We’re still looking for healthy food

Published 12:00 am Tuesday, January 20, 2015

In the continuing effort to improve children’s diets, another fast food restaurant is altering its menu.

Wendy’s is removing soda as an option in its kids’ meals. It won’t be part of the package, but parents can still order soda. McDonald’s dropped soda from happy Meals in 2013.

The menu boards at Wendy’s now display choices such as 1 percent white or chocolate milk, bottled water and 100 percent juice.

Children are still drawn to fast-food menus by marketing, something children’s health advocates are working on. Subway, Arby’s and Chipotle do not offer sodas on the kids’ menus.

Another nod to healthier eating

Pizza Hut will offer gluten-free 10-inch cheese and pepperoni pizzas on Jan. 26.

The pizza chain partnered with Udi’s Gluten Free Foods, the world’s largest gluten-free company, and the Gluten Intolerance Group, which verifies gluten-free foods.

Pizza Hut isn’t the first pizza place to offer the option, but it is the first place to have a certified process.

And, MillerCoors will begin selling a naturally gluten free beer called Coors Peak Copper Lager — but you’ll have to live in Seattle or Portland to get it.

The barley is replaced with brown rice, malted brown rice and protein from peas.

The sale of gluten-free foods soared to $4.2 billion in 2012.

To carb or not to carb?

First, carbs are bad, bad, bad. Then they’re good, then bad.

In yet another study, researchers analyzed data from two large studies of the eating habits of 118,000 healthy people. It showed that the more whole grains they ate, the less chance they had of dying of a cardiovascular disease, and a lower death rate overall.

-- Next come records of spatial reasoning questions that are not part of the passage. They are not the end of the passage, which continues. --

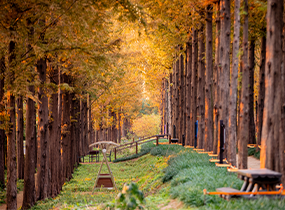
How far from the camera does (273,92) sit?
7.23m

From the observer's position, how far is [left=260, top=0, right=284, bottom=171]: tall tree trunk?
7199 millimetres

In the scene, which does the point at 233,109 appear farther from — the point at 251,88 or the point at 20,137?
the point at 20,137

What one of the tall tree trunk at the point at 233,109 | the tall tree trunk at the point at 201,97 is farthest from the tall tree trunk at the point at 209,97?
the tall tree trunk at the point at 233,109

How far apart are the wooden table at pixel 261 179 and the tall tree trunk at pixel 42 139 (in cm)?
854

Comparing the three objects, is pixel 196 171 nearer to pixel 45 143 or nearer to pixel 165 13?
pixel 45 143

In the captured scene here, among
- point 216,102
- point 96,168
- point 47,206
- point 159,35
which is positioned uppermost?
point 159,35

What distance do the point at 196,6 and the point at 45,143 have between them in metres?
10.3

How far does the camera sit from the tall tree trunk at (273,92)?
7199mm

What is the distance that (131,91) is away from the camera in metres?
35.9

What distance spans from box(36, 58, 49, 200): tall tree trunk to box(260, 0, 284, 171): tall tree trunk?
27.9 ft

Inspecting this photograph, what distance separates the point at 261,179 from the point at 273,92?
217 centimetres

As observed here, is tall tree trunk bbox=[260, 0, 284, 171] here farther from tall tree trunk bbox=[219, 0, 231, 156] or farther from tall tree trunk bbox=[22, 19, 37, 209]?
tall tree trunk bbox=[22, 19, 37, 209]

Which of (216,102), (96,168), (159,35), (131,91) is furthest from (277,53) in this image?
(131,91)

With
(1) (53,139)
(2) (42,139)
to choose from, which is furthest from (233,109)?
(1) (53,139)
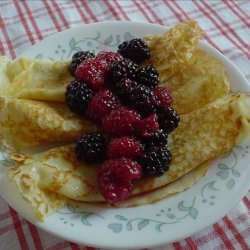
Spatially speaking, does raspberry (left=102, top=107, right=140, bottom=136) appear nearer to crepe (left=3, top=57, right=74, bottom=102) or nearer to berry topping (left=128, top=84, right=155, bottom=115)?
berry topping (left=128, top=84, right=155, bottom=115)

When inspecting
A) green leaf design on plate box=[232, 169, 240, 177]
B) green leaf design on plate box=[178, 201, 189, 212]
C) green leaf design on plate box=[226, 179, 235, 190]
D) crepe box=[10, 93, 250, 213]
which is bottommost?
green leaf design on plate box=[226, 179, 235, 190]

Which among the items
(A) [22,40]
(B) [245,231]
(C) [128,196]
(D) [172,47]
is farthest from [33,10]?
(B) [245,231]

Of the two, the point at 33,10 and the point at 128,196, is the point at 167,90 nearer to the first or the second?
the point at 128,196

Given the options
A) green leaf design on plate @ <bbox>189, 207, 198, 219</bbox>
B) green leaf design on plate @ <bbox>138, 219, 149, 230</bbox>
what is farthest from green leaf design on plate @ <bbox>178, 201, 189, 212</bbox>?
green leaf design on plate @ <bbox>138, 219, 149, 230</bbox>

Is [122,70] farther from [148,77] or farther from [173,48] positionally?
[173,48]

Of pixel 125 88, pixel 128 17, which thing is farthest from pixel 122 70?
pixel 128 17

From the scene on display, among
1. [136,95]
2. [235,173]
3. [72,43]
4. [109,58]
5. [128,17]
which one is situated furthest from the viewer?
[128,17]
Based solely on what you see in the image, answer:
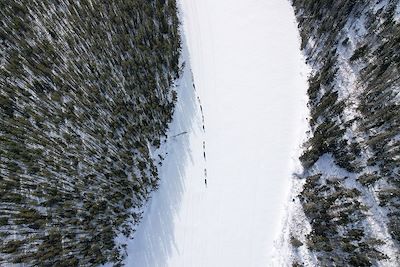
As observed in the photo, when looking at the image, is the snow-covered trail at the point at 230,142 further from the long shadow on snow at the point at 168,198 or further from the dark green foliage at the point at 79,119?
the dark green foliage at the point at 79,119

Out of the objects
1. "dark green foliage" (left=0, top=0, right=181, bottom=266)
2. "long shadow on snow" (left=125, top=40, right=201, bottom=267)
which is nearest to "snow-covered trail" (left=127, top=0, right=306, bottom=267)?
"long shadow on snow" (left=125, top=40, right=201, bottom=267)

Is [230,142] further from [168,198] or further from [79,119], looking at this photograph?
[79,119]

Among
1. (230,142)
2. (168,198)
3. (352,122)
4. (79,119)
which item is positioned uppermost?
(79,119)

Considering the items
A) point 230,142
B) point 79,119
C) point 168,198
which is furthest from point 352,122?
point 79,119

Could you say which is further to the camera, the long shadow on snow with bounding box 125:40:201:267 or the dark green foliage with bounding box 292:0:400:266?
the long shadow on snow with bounding box 125:40:201:267

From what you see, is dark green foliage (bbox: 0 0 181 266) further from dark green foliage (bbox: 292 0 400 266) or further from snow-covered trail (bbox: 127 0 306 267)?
dark green foliage (bbox: 292 0 400 266)
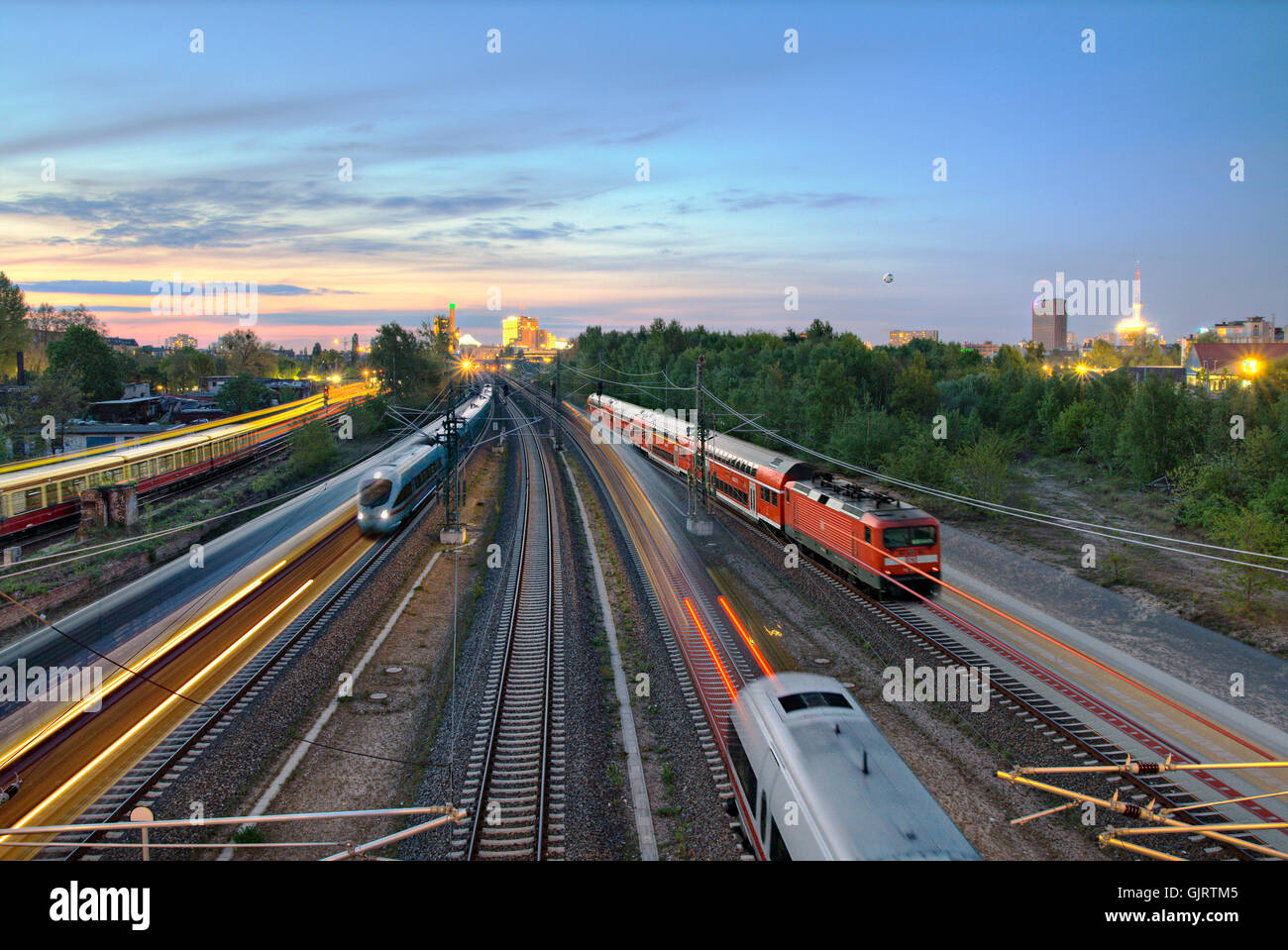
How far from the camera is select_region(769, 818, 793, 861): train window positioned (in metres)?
8.89

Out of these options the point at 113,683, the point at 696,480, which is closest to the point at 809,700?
the point at 113,683

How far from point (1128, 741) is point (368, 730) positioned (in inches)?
568

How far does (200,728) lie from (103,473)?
23051 millimetres

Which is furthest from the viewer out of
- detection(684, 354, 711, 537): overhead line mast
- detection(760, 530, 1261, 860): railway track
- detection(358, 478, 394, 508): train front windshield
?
detection(684, 354, 711, 537): overhead line mast

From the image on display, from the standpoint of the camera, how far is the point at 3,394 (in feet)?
173

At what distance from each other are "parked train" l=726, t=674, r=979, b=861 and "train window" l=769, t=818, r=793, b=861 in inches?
0.5

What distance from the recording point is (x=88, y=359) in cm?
7000

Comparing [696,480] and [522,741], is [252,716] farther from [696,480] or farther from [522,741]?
[696,480]

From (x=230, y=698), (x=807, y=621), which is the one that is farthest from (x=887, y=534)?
(x=230, y=698)

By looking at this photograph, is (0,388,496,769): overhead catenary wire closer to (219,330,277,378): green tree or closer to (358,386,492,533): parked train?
(358,386,492,533): parked train

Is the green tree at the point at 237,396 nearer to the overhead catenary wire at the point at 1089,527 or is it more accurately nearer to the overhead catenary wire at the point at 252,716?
the overhead catenary wire at the point at 1089,527

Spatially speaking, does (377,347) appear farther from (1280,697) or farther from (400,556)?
(1280,697)

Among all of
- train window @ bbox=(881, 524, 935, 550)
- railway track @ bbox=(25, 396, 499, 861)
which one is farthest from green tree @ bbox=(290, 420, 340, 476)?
train window @ bbox=(881, 524, 935, 550)

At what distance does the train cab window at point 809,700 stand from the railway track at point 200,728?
8.30 meters
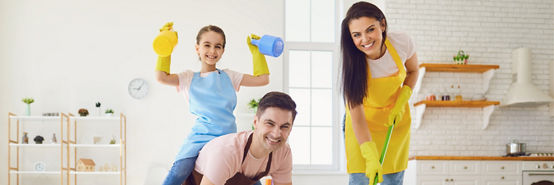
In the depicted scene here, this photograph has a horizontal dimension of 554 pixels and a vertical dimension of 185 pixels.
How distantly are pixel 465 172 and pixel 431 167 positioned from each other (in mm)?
364

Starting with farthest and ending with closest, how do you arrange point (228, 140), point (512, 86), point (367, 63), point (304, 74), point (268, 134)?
point (304, 74) < point (512, 86) < point (367, 63) < point (228, 140) < point (268, 134)

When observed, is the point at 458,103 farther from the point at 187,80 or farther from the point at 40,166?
the point at 40,166

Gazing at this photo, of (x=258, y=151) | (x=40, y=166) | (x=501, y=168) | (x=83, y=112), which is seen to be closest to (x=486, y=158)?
(x=501, y=168)

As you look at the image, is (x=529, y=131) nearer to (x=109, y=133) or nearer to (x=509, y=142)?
(x=509, y=142)

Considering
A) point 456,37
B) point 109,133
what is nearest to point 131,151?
point 109,133

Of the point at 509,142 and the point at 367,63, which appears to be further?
the point at 509,142

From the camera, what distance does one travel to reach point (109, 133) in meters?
7.40

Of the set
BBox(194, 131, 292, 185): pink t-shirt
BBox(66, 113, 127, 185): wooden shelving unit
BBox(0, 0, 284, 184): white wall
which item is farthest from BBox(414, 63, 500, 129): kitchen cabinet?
BBox(194, 131, 292, 185): pink t-shirt

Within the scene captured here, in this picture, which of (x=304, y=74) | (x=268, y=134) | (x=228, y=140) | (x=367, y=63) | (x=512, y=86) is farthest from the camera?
(x=304, y=74)

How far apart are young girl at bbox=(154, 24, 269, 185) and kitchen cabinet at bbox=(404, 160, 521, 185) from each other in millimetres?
3939

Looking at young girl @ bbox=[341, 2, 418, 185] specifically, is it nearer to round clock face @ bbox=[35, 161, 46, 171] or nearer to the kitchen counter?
the kitchen counter

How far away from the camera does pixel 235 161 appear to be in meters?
2.61

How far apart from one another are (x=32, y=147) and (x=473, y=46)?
5.18m

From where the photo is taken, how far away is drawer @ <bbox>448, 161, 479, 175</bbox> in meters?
6.62
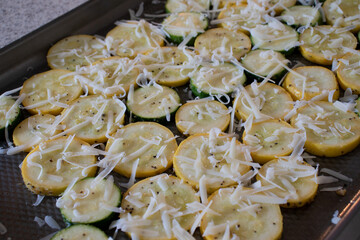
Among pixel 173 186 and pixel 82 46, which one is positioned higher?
pixel 82 46

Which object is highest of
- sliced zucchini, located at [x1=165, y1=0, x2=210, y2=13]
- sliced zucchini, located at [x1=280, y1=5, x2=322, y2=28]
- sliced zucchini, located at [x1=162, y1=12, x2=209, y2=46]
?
sliced zucchini, located at [x1=165, y1=0, x2=210, y2=13]

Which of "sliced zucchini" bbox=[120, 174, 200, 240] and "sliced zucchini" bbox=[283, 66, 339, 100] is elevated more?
"sliced zucchini" bbox=[283, 66, 339, 100]

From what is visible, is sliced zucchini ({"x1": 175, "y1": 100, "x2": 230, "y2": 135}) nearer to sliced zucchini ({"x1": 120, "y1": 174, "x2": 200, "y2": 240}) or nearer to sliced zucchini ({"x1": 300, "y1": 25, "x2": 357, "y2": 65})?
sliced zucchini ({"x1": 120, "y1": 174, "x2": 200, "y2": 240})

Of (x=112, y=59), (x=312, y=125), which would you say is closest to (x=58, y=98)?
(x=112, y=59)

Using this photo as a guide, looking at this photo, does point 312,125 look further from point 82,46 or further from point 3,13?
point 3,13

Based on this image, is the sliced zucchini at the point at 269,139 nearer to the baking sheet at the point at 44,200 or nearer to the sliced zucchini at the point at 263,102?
the sliced zucchini at the point at 263,102

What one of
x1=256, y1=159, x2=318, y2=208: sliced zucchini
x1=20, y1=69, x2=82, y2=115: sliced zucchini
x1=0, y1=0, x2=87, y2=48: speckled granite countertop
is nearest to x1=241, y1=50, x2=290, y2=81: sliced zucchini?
x1=256, y1=159, x2=318, y2=208: sliced zucchini
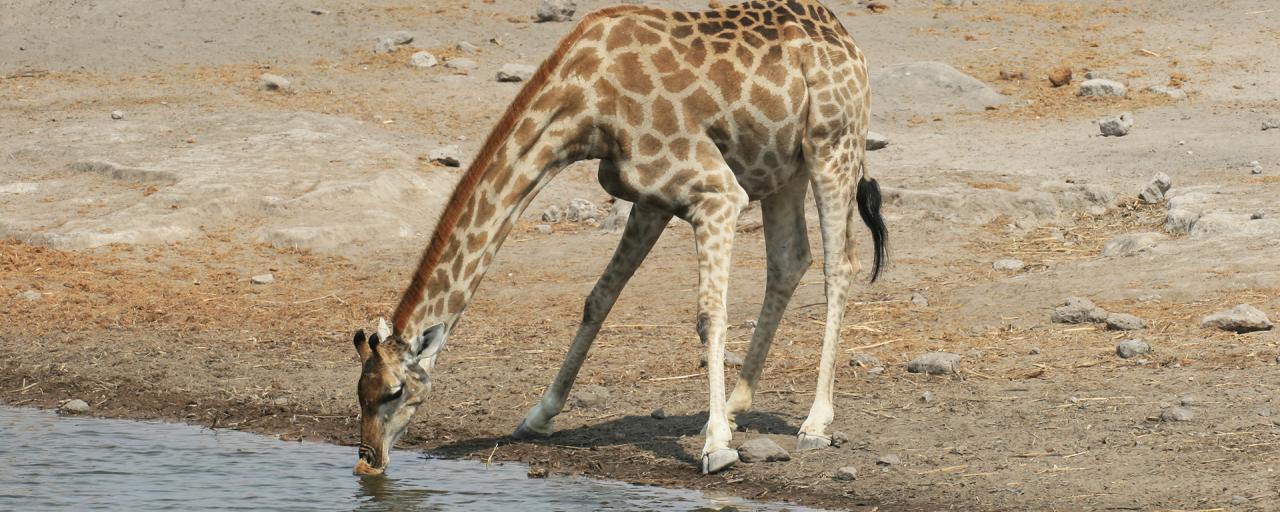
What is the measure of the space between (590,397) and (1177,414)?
3.10 meters

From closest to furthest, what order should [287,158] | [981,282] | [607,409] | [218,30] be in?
[607,409]
[981,282]
[287,158]
[218,30]

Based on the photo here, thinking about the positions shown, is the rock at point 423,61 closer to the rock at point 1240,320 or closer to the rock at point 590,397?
the rock at point 590,397

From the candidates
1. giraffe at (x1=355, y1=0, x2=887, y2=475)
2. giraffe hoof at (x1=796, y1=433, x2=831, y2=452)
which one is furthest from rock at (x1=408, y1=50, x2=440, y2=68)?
giraffe hoof at (x1=796, y1=433, x2=831, y2=452)

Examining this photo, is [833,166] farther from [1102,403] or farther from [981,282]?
[981,282]

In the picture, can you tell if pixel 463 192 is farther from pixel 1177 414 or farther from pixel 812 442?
pixel 1177 414

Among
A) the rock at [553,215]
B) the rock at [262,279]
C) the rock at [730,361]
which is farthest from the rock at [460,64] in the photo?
the rock at [730,361]

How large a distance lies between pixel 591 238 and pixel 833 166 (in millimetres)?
5652

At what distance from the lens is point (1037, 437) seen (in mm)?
7719

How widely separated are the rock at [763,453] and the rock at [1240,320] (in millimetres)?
3198

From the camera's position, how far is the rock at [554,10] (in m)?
21.1

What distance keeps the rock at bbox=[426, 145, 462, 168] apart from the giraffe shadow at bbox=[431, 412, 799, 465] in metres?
7.10

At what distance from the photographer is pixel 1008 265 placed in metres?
11.8

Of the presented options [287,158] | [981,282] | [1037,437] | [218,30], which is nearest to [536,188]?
[1037,437]

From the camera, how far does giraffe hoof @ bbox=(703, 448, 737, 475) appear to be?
7496 mm
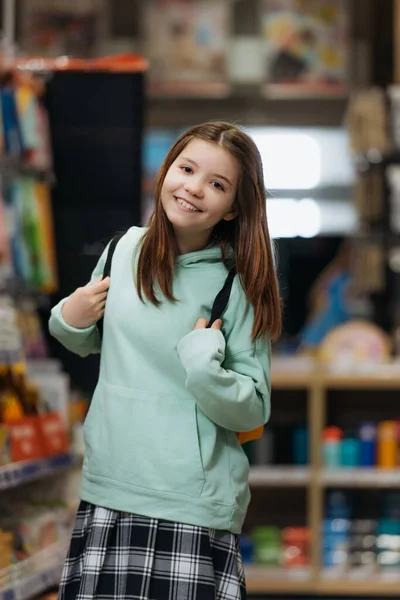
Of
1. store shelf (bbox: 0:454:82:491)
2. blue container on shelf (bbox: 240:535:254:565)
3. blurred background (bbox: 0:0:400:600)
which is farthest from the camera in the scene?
blue container on shelf (bbox: 240:535:254:565)

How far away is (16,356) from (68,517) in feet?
2.23

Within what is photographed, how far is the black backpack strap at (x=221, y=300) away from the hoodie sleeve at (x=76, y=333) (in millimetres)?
280

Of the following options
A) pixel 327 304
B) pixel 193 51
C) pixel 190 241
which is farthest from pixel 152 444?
pixel 193 51

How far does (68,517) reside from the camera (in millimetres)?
3600

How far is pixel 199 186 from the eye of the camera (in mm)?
2125

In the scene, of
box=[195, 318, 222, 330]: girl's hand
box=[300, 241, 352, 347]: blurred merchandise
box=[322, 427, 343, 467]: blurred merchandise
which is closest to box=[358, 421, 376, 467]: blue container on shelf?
box=[322, 427, 343, 467]: blurred merchandise

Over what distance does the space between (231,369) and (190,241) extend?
0.98ft

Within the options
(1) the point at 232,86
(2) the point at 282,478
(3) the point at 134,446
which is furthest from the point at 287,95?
(3) the point at 134,446

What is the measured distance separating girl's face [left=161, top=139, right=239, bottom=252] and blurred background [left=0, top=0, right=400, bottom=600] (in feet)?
1.08

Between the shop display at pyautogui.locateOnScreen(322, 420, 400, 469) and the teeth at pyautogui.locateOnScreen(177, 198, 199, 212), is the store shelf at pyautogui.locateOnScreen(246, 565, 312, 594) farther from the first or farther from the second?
the teeth at pyautogui.locateOnScreen(177, 198, 199, 212)

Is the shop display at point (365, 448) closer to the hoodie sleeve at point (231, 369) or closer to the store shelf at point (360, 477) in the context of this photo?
the store shelf at point (360, 477)

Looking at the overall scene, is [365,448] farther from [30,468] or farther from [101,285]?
[101,285]

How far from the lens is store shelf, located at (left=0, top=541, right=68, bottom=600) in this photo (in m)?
3.04

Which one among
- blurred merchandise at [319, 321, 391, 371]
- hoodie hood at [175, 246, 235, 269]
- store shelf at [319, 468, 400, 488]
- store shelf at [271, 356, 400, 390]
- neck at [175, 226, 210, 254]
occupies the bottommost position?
store shelf at [319, 468, 400, 488]
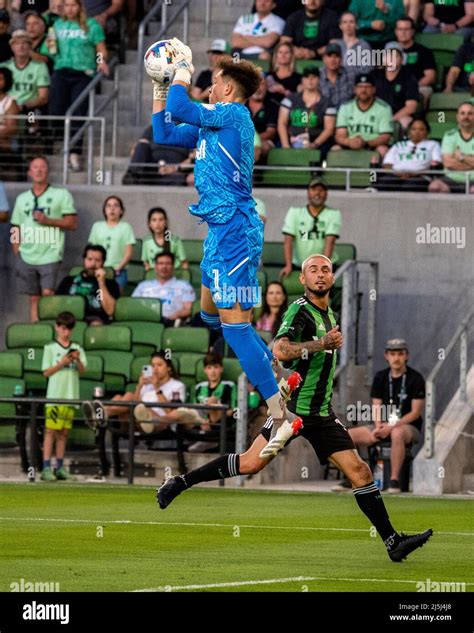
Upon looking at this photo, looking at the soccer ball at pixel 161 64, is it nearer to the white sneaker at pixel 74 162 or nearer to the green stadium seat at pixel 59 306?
the green stadium seat at pixel 59 306

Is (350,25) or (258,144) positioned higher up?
(350,25)

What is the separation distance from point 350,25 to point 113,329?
5476mm

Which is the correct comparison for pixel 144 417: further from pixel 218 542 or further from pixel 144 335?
pixel 218 542

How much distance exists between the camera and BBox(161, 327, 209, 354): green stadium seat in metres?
21.0

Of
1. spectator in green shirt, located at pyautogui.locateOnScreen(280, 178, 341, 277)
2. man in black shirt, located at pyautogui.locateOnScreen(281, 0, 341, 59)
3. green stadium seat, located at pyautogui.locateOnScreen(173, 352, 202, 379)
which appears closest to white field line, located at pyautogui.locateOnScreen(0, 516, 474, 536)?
green stadium seat, located at pyautogui.locateOnScreen(173, 352, 202, 379)

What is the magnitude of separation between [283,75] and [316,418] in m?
13.2

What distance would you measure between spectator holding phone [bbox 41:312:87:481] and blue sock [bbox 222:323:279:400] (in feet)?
27.8

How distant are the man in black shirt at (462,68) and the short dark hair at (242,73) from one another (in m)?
12.5

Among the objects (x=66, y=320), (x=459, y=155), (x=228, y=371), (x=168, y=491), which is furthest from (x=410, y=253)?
(x=168, y=491)

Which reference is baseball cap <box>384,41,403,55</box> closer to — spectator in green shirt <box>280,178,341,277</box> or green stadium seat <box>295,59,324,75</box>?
green stadium seat <box>295,59,324,75</box>

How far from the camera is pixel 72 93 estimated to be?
24.8 m
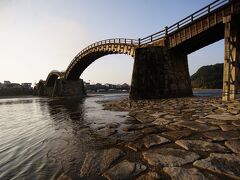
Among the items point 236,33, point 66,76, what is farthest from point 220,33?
point 66,76

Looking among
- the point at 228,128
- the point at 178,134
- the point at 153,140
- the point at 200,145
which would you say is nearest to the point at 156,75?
the point at 228,128

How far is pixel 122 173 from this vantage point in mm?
2738

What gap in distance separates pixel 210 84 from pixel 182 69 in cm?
9397

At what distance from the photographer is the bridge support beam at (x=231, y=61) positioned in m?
13.7

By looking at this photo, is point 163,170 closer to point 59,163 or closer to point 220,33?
point 59,163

Meanwhile, consumers keep hearing that all grains are bad, perhaps prompted by the gluten fear. Some people do have sensitivity to gluten, but not all. And complex grains have many health benefits.

Healthy expensive?

From the same blog that suggests whole grains can be beneficial comes news that a healthy diet does not cost that much more than eating processed foods and refined grains. Amy Reiter, in Food and Nutrition Experts, writes that you just have to choose your good-for-you foods wisely.

Generally, juices without added sugar do not cost more than the sweetened varieties, for example, and some multigrain cereals may cost less than the sugary choices.

For midweek, try …

Spicy sauteed shrimp, a kale salad and a side of brown rice.

Choose 1 1/2 pounds shrimp, peeled and deveined, or do it yourself. Toss the shrimp in a plastic bag with a little cayenne pepper, about half a teaspoon, some paprika and a little cumin. Salt and pepper to taste. Squeeze in the juice of half a lemon and splash in about 2 tablespoons of olive oil. Let sit about 15 minutes, then sautee in a non-stick skillet about 2 minutes per side.

Have ready a salad of kale leaves, your favorite nut — walnuts, pecans, almonds, cashews — and a little dried fruit, such as dried cranberries or blueberries. All you need for dressing is the other half of the lemon and a little olive oil, salt and pepper.

Since you’re eating well, you can pick up packaged brown rice at the store, just watch out for the sodium content.